Vote du projet de loi pour l’équilibre des relations commerciales dans le secteur agricole et alimentaire et une alimentation saine et durable

L’Assemblée nationale vient d’adopter cet important projet de loi. Il comporte de nombreuses avancées pour le monde agricole, les agriculteurs et les producteurs, ainsi que pour les consommateurs. Vous êtes nombreux à m’avoir interpellé sur la question du bien-être animal.

Il me semble important et utile de vous apporter des précisions sur le sens des votes que j’ai émis à l’occasion des débats qui ont duré plus de 75 heures dans l’hémicycle. Certains considèrent que nous ne sommes pas allés assez loin. Plus qu’une logique de groupe ou des postures politiciennes, j’ai privilégié le travail des élus, le pragmatisme et l’efficacité des solutions proposées. C’est le sens de mon engagement en politique depuis 16 ans. Telle a été ma ligne de conduite pendant ces 8 jours de débats.

Concernant le bien-être animal, ce texte permet de :

  • doubler les sanctions pénales en cas de mauvais traitements aux animaux (désormais 1 an de prison et 15 000 € d’amende)
  • faciliter la constitution de partie civile pour les associations dans les procédures d’infractions de maltraitance animale ;
  • créer un délit pour punir les mauvais traitements envers les animaux dans les abattoirs.

Le problème de la vidéo-surveillance dans les abattoirs est qu’elle surveille de manière continue des personnels qui doivent donc donner leur accord par le biais des représentants des salariés. C’est la Loi et on ne peut y déroger. Nous encourageons néanmoins l’utilisation de caméras sur la base du volontariat et du respect des avis des représentants du personnel et de la CNIL.

Sur la question des œufs de poules élevées en cage, j’ai voté l’amendement présenté par ma collègue iséroise Monique Limon, qui a été travaillé avec les le Gouvernement et les organisations professionnelles, pour interdire la construction de nouveau bâtiment d’élevage en cage. Une interdiction immédiate de l’élevage en cage aurait entrainé des importations massives d’œufs produits dans des conditions inconnues. Le consommateur a, tous les jours, un rôle à jouer en choisissant d’acheter des œufs de poules élevées en plein air.

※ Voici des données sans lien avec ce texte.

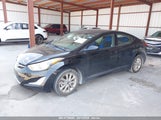 HYUNDAI ELANTRA SE KMHDH4AE7EU029535 снимка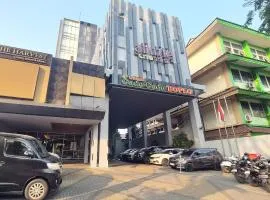 Alltrue Lite Senen Jakarta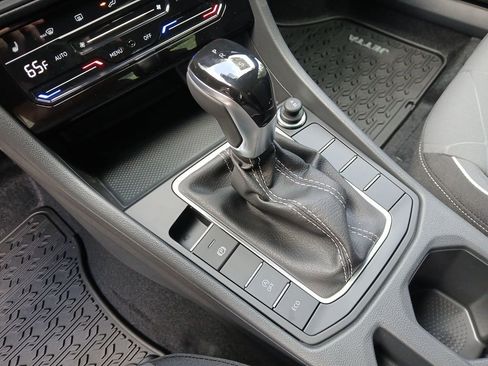 New 2025 Volkswagen Jetta Sport image 22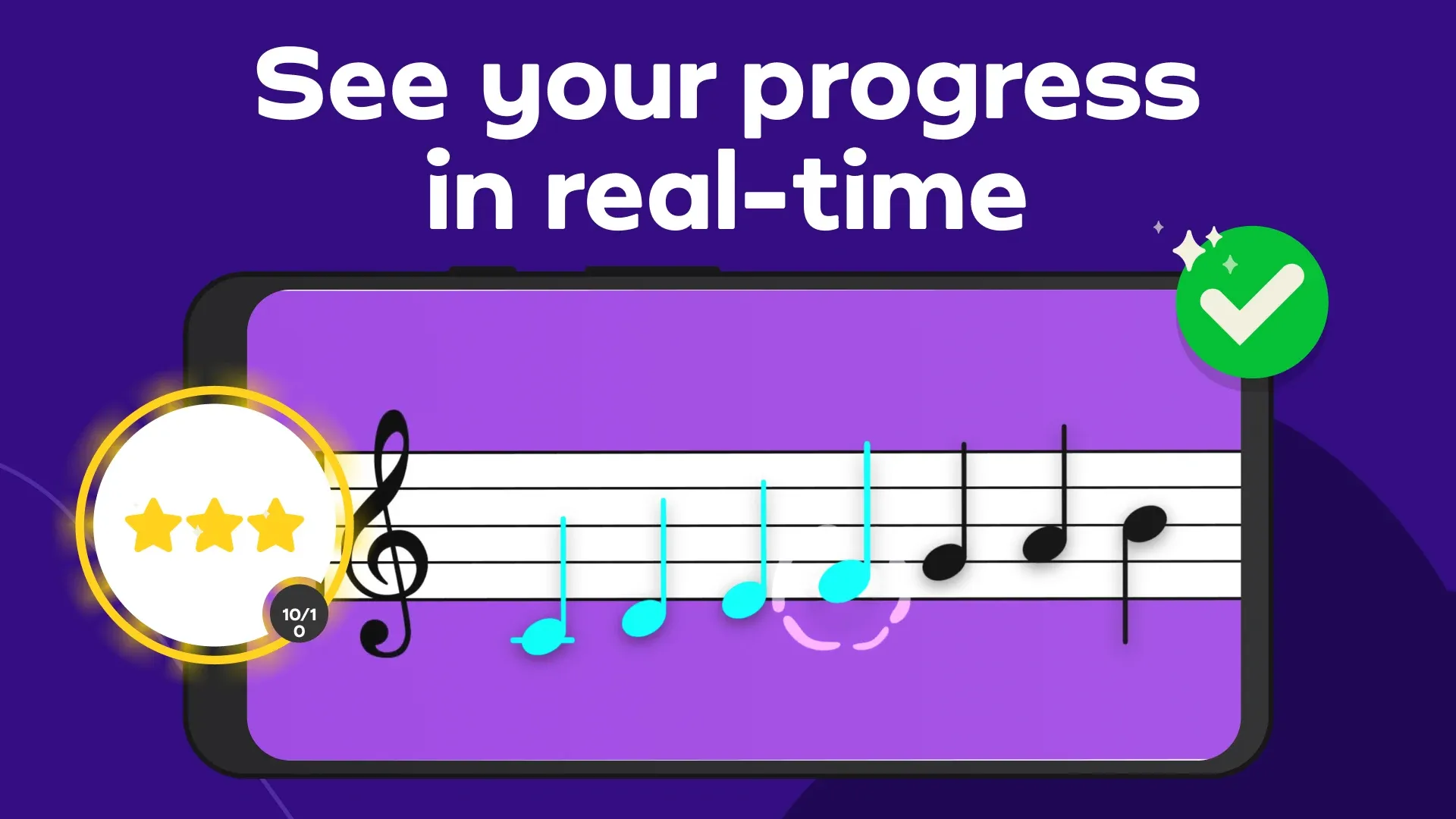 Simply Piano by JoyTunes v7.31.3 APK Мод (Всё открыто, Premium) Screenshot 2 Simply Piano by JoyTunes v7.31.3 APK Мод (Всё открыто, Premium) Screenshot 2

Quant à moi, je m’étais engagée sur l’interdiction des poules en cage avant tout pour privilégier une meilleure qualité des œufs que les consommateurs achètent. Cette exigence sera en partie satisfaite d’ici à 2020 et j’ai bien l’intention de continuer à proposer, à une date butoir raisonnée, la fin programmée de l’élevage des poules en cages.

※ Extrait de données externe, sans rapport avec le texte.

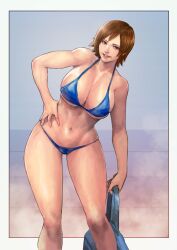 kazama asuka from tekken by cirenk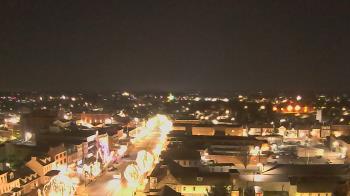 Weather camera view of Windstream.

Sur la question générale du bien-être animal, nous restons vigilants sur l’engagement des professionnels à respecter leurs engagements.

 

S’agissant maintenant de l’interdiction du glyphosate, notre intention est claire et identique à ce que nous avons déjà dit : sortir du glyphosate d’ici 3 ans, sans laisser personne dans des impasses lorsqu’il n’existe pas de solution alternative. La difficulté devant laquelle nous sommes est réelle : comment sortir d’une pratique dont tout le monde, y compris le monde agricole, considère qu’elle est regrettable sans, pour autant, le faire à un rythme qui finalement, handicaperait nos agriculteurs.

Dans son rapport, l’Institut national de la recherche agronomique conclut qu’il n’existe pas aujourd’hui de solution équivalente économiquement et techniquement. Il est donc indispensable de poursuivre les recherches et il est clair que les filières doivent se mobiliser davantage. C’est aussi le sens de notre vote.
Le Gouvernement a annoncé qu’il veillerait à ce que les engagements soient tenus. Nous aussi : nous allons mettre en place une commission de suivi pour contrôler la disparition progressive de l’utilisation du glyphosate. A défaut d’une évolution dans les 2 ans, notre groupe déposera une proposition de loi pour son interdiction. L’interdiction du glyphosate dans 3 ans est toujours notre objectif.